One of the most powerful foods in our arsenal to keep our immune system strong is garlic. It has been used for millennia for its health-protecting properties. This sauce has garlic in it – plenty of garlic.

Are you willing to smell a little worse to feel a little better?

Health properties of garlic

Historically, garlic (Allium sativa) was used by many Mediterranean, Asian and African cultures. The Egyptians were using it when the Giza pyramids were being built, about 5000 years ago.

The benefits of garlic may not have always been know, but must have been suspected. Garlic has been used to treat ailments as diverse as sore throat and to dress wounds. Garlic not only has strong antioxidant properties but is also antibacterial.

Garlic promotes heart health, boosts the immune system and helps maintain healthy blood circulation. But one of garlic's most potent benefits is the ability to support the body's immune cell activity.

I used the full 3 tablespoons called for in the recipe.
For quite some time researchers believed it was the chemical compound allicin acting as a very efficient antioxidant. Allicin is also an antibacterial compound, so it suppresses the ability of germs to grow. Allicin is the compound that gives garlic both its taste and smell.

In studies conducted at Queens University here in Canada, researchers found that when allicin decomposes it reacts instantly with free radicals. Radicals are believed to cause damage to the body, allowing all manner of diseases to take hold.

Their findings are published in the January 2009 issue of the international chemistry journal Angewandte Chemie.

Garlic has other health benefits as well. It helps regulate cholesterol, helps strengthen the body agains allergies and reduces plaque from artery walls. There are currently 12 published studies supporting garlic's actions on cholesterol.
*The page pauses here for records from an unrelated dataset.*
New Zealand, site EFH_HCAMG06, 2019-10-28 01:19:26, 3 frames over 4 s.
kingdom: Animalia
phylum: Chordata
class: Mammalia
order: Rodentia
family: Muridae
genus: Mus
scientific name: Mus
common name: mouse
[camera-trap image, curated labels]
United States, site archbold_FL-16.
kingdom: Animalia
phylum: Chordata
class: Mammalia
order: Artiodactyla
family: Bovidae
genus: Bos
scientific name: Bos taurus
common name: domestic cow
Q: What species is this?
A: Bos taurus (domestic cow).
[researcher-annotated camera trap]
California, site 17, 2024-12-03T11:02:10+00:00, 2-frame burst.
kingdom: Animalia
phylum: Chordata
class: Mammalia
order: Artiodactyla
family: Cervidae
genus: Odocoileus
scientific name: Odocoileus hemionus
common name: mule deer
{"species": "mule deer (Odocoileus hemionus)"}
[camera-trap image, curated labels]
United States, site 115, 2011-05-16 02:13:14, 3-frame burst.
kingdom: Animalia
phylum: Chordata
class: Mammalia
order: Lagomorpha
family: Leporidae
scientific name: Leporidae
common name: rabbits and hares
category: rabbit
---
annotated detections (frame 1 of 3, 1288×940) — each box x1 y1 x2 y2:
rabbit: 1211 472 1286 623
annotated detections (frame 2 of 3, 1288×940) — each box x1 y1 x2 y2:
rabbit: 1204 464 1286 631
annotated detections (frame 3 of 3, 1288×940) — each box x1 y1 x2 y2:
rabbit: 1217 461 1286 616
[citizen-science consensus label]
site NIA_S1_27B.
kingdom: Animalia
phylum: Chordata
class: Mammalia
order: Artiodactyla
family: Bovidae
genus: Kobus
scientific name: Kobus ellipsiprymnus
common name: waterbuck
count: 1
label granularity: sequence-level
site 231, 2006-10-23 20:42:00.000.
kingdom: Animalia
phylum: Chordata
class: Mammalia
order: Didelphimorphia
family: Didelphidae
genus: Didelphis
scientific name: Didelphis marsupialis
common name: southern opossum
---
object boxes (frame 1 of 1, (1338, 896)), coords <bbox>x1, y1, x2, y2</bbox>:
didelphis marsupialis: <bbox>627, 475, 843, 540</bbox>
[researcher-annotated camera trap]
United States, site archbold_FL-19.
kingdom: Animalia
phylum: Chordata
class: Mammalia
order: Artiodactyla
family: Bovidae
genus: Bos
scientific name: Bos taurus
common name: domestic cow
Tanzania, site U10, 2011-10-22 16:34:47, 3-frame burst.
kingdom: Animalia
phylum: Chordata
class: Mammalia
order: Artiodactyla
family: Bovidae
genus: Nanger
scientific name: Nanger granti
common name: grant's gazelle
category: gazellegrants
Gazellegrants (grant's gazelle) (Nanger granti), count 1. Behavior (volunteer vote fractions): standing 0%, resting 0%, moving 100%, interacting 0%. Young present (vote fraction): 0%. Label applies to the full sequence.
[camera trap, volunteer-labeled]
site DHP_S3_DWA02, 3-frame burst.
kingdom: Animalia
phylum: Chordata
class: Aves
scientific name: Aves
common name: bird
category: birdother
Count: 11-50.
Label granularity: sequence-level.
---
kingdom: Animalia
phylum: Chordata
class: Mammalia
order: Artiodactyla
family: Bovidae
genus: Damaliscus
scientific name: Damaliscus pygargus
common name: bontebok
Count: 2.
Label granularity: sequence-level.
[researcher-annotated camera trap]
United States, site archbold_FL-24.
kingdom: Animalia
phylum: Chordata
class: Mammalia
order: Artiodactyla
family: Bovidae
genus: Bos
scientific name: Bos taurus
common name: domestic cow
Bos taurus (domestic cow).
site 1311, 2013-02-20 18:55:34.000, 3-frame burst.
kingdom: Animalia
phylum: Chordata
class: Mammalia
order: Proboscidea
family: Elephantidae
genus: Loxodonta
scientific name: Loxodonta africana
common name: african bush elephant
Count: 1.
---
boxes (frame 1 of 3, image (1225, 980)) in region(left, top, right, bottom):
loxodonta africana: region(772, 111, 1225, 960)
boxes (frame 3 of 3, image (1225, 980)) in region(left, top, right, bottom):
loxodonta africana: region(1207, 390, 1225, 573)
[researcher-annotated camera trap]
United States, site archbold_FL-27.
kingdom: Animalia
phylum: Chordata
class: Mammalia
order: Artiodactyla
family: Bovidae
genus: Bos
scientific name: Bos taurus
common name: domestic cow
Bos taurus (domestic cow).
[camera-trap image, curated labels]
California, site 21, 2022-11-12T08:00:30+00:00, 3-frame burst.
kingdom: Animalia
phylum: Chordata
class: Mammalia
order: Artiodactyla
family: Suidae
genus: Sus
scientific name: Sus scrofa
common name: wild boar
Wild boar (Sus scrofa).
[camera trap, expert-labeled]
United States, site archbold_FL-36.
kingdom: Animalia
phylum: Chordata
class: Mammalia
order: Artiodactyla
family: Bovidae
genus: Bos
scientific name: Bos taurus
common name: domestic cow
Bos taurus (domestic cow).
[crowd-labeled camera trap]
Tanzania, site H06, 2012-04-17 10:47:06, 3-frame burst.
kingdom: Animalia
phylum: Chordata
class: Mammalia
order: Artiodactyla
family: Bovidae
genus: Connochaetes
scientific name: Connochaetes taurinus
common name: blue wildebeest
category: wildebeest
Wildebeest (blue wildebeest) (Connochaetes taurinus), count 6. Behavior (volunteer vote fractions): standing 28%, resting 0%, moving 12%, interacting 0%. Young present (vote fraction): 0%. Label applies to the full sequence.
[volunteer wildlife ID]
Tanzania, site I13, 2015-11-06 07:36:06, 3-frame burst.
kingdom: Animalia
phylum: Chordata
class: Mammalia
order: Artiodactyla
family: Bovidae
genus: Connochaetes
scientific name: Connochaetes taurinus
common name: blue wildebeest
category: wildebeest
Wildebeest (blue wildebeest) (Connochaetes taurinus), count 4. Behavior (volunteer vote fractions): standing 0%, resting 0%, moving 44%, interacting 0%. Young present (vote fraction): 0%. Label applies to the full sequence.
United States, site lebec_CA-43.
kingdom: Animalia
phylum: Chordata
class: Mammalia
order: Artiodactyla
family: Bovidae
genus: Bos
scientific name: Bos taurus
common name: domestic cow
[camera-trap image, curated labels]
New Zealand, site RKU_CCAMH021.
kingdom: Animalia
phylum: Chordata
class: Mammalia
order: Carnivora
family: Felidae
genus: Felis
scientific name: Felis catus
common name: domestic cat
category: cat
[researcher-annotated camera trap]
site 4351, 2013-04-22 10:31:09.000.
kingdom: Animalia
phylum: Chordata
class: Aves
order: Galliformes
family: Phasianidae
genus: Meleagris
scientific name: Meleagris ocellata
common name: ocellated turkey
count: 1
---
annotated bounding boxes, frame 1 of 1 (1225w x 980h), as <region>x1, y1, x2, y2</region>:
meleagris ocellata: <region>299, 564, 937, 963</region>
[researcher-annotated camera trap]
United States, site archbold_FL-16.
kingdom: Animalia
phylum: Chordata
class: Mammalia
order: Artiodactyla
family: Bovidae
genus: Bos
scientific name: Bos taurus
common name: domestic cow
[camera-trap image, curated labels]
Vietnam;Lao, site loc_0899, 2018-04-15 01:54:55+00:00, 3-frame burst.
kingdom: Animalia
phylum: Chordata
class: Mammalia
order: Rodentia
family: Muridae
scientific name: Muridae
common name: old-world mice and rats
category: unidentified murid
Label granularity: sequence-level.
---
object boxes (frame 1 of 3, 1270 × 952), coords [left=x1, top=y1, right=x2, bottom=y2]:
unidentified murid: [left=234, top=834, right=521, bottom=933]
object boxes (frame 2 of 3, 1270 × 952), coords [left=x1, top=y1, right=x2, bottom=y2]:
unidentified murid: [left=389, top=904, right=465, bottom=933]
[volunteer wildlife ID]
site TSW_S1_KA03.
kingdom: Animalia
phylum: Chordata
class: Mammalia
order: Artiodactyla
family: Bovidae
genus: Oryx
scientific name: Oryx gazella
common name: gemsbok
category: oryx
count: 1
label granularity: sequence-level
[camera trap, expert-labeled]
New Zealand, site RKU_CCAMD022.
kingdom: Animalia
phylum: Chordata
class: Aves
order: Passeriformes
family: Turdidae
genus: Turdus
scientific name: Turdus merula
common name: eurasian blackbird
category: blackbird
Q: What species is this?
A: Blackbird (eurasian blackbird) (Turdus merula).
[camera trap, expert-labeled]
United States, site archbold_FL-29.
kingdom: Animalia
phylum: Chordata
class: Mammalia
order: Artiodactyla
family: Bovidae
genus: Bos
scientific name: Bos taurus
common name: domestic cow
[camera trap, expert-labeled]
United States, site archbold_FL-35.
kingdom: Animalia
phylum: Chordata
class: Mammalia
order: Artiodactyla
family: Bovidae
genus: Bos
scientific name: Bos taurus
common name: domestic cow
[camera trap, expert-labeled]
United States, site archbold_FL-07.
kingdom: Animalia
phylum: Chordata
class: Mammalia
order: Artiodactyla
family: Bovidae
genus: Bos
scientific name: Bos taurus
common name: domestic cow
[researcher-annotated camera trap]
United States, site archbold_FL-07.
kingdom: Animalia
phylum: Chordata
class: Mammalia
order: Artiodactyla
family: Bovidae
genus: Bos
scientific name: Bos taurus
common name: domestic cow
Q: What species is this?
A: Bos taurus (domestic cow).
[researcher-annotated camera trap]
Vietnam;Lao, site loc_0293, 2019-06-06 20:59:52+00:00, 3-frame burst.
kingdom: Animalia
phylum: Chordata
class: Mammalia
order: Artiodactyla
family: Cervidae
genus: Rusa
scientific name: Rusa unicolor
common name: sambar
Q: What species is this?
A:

Besides its wide health benefits, and more to the point of my topic, in a 12-week double-blind study garlic was found to reduce the incidence of the common cold by 50%.

One word of warning. Garlic, and its family member onions, are both toxic to dogs. So resist the urge to feed your furry loved ones scraps of food that have been prepared with either ingredient.

By the way, if you just can’t stand the smell of garlic breath, drink a little lemon juice or suck on a slice. It will help take the odour away.

Oh, and before I forget – this is one heck of a sauce!

Wow. Wait until you make this sauce. It was great on the
mashed potatoes too.
Pepper Garlic Sauce for Steak
Prep: 5 min  |  Cook: 15 min  |  Serves 4
4 servings grilling steak
4 portobello mushroom caps
2 tbsp olive oil
1 tbsp butter
2 tsp cracked black pepper
2-3 tbsp garlic, chopped
1 beef boullion cube
1 cup whipping cream

Grill or broil the steaks and mushrooms while the sauce is being made. 

Drizzle the gill side of the mushroom caps with 2 tsp of olive oil each. Salt and pepper the steaks. Cook as you normally would either under the broiler or on a BBQ.

To make the sauce, melt the butter in a sauté or small frying pan. Add the pepper and chopped garlic and sauté on medium until the garlic is very fragrant.

Add the cream and bouillon cube. Stir and let simmer until reduced to a sauce, about 4 minutes, or until it reaches your desired consistency. Keep warm until the steak and mushrooms are ready.

Do not add salt because there is probably a great deal in the bouillon.

Slice the mushrooms in wide sections and place on the steaks. Drizzle the steaks with the garlic sauce. 

Serve any remaining sauce at the table – or risk being asked if there’s more by your hungry family.